With advances in neuroscience and microscopy, we set out to test the remapping hypothesis and obtain direct evidence. We induced precise strokes in the part of a mouse’s brain responsible for processing sensory information from whiskers—the somatosensory whisker barrel cortex. While humans don’t have whiskers, the whisker barrel cortex in mice has key features that make it ideal for studying fundamental neuroscience questions. Mice use their whiskers as a primary sensory tool, and the whisker barrel cortex has a precise anatomy where each whisker’s sensory data is processed in distinct columns (or barrels) in the cortex, arranged just as whiskers are on the snout. This setup allows us to pinpoint brain areas activated by specific whisker stimulation.

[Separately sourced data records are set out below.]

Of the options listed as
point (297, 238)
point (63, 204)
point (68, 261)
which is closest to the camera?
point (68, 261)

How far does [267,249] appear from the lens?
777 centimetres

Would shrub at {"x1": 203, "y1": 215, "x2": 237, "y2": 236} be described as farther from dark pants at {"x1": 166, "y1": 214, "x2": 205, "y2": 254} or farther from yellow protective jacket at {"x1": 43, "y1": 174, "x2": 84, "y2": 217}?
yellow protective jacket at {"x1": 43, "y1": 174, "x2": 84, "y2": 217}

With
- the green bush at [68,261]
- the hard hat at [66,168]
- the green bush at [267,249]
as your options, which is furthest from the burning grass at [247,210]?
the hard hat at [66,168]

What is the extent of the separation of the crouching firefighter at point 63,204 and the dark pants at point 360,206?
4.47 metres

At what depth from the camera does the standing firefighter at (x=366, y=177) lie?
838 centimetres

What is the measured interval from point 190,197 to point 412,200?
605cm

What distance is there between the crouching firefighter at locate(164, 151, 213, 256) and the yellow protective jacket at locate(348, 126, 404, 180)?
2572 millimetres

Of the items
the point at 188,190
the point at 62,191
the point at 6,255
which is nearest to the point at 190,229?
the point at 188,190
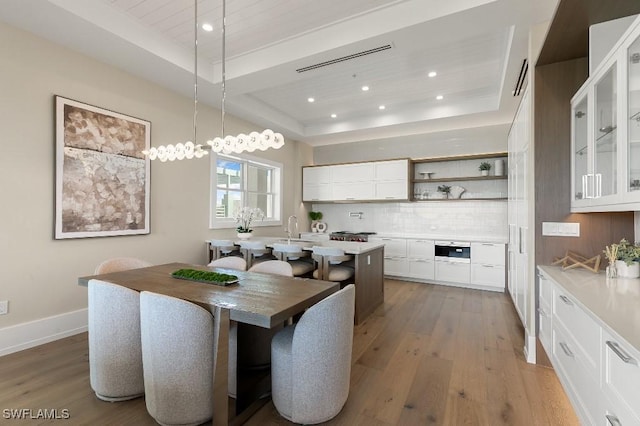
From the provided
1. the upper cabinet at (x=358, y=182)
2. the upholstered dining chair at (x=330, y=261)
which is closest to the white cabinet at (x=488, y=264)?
the upper cabinet at (x=358, y=182)

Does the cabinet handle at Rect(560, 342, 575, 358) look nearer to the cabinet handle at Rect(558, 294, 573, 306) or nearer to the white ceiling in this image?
the cabinet handle at Rect(558, 294, 573, 306)

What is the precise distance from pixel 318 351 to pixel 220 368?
54cm

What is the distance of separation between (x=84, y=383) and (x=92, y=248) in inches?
58.9

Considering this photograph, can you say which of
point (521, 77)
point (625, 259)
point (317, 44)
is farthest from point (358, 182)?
point (625, 259)

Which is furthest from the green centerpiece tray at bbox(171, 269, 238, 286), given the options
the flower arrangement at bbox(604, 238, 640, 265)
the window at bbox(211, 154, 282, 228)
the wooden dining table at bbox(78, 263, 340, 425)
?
the flower arrangement at bbox(604, 238, 640, 265)

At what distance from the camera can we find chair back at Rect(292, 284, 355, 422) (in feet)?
5.32

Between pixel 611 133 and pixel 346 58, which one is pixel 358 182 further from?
pixel 611 133

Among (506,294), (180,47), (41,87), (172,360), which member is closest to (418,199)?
(506,294)

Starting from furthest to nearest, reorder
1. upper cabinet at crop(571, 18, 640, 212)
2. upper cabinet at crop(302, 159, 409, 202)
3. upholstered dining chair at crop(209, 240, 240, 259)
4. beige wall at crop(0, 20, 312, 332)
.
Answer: upper cabinet at crop(302, 159, 409, 202), upholstered dining chair at crop(209, 240, 240, 259), beige wall at crop(0, 20, 312, 332), upper cabinet at crop(571, 18, 640, 212)

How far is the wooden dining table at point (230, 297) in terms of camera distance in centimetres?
158

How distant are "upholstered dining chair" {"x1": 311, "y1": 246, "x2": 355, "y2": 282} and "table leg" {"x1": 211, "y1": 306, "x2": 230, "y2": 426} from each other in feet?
6.04

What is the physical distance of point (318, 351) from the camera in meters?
1.63

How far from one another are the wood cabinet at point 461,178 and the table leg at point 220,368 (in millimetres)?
4712

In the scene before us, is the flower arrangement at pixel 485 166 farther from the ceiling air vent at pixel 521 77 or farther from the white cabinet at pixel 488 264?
the ceiling air vent at pixel 521 77
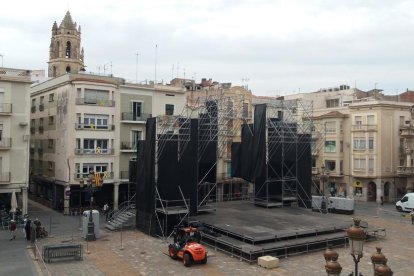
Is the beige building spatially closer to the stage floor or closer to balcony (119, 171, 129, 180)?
the stage floor

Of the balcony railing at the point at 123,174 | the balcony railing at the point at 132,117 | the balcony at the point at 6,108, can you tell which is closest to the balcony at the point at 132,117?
the balcony railing at the point at 132,117

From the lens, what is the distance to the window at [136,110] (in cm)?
4050

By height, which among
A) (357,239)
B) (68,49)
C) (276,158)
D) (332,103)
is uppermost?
(68,49)

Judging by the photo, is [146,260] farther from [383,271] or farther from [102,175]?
[102,175]

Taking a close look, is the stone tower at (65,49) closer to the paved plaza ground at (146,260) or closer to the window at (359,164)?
the paved plaza ground at (146,260)

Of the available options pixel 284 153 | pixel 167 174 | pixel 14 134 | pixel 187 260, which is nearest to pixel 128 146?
pixel 14 134

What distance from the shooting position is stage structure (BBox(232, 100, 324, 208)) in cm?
3509

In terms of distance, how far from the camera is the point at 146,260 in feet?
72.3

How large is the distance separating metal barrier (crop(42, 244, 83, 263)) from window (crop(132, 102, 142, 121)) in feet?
64.3

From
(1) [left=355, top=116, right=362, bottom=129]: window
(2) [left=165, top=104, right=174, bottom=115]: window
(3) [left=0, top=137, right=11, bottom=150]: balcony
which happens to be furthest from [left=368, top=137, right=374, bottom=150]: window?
(3) [left=0, top=137, right=11, bottom=150]: balcony

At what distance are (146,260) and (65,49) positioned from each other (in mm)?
48053

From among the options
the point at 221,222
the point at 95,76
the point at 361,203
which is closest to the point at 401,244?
the point at 221,222

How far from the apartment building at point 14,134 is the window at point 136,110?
9.56 metres

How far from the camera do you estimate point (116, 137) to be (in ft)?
128
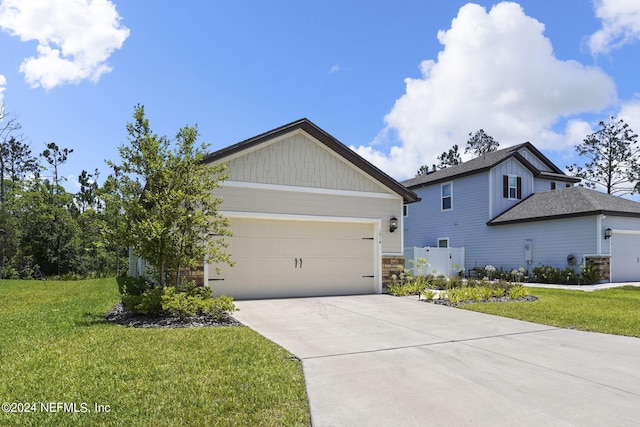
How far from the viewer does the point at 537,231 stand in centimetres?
1777

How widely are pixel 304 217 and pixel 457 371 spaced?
23.2 feet

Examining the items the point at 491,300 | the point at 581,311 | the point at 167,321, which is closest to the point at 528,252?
the point at 491,300

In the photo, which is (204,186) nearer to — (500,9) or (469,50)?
(500,9)

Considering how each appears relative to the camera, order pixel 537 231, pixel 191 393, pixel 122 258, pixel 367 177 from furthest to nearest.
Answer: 1. pixel 122 258
2. pixel 537 231
3. pixel 367 177
4. pixel 191 393

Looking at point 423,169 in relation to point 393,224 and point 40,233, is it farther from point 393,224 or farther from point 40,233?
point 393,224

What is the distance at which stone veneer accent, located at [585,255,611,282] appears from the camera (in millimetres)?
15492

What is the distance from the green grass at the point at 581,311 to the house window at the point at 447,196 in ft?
34.0

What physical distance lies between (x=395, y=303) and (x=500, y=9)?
29.8ft

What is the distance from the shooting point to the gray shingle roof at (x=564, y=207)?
15.9 m

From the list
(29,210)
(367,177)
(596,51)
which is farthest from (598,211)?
(29,210)

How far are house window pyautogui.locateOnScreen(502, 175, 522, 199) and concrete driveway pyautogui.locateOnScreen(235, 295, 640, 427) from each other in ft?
46.1

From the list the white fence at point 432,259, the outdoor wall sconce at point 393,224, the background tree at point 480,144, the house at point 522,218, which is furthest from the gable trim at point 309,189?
the background tree at point 480,144

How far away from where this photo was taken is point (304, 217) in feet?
36.3

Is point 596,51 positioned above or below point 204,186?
above
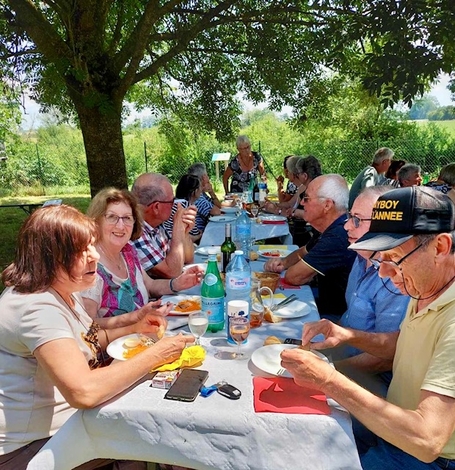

Using specialized microscopy to observe hundreds of neurons in real-time, we tested remapping by targeting a stroke to a specific barrel of neurons, the “C1” barrel. Before the stroke, only a few neurons in neighboring barrels responded to the C1 whisker. Based on the remapping theory, we anticipated that after the stroke, these nearby neurons would take on the C1 barrel’s function. Surprisingly, we found the opposite: fewer neurons responded to the C1 whisker, and this low response rate persisted for up to two months. When we stimulated other whiskers, these same neurons responded normally, indicating they weren’t damaged but had lost responsiveness specifically to the C1 whisker.

We then applied a rehabilitation technique known as forced use therapy, trimming all whiskers except the C1 whisker, akin to encouraging stroke patients to use a weaker limb during physical therapy. This approach didn’t increase the number of neurons responding to the C1 whisker, but the few neurons that did respond showed more reliable responses with forced use therapy. Our

findings indicate that remapping doesn’t occur naturally after stroke; instead, rehabilitation may work by enhancing the function of existing neurons rather than promoting remapping.

Our study has some limitations. Humans don’t have whiskers, so our results might not translate directly. Additionally, we focused on the sensory system, and other brain areas, like the motor cortex, might recover differently. However, our work adds to evidence suggesting that adaptive plasticity and remapping in brain areas spared by stroke are limited, not enhanced. While this might seem discouraging, it opens new avenues for brain recovery. We may be able to restore function by targeting spared neurons that are dysfunctional but not irreversibly damaged, creating a critical window for post-stroke interventions like optimized physical therapy.

In future work, instead of assuming spontaneous brain remapping, we aim to investigate the specific circuits and molecular mechanisms that limit adaptive plasticity after brain injury. We’re expanding our whisker barrel cortex model and using genetic tools to examine how different types of neurons are affected by stroke. We are studying interactions between neuron populations to understand how these relationships affect remapping potential. Additionally, by analyzing changes in gene expression within neuron populations, we hope to identify new molecular targets that could lead to therapies promoting plasticity, remapping, and recovery for stroke and other brain injuries.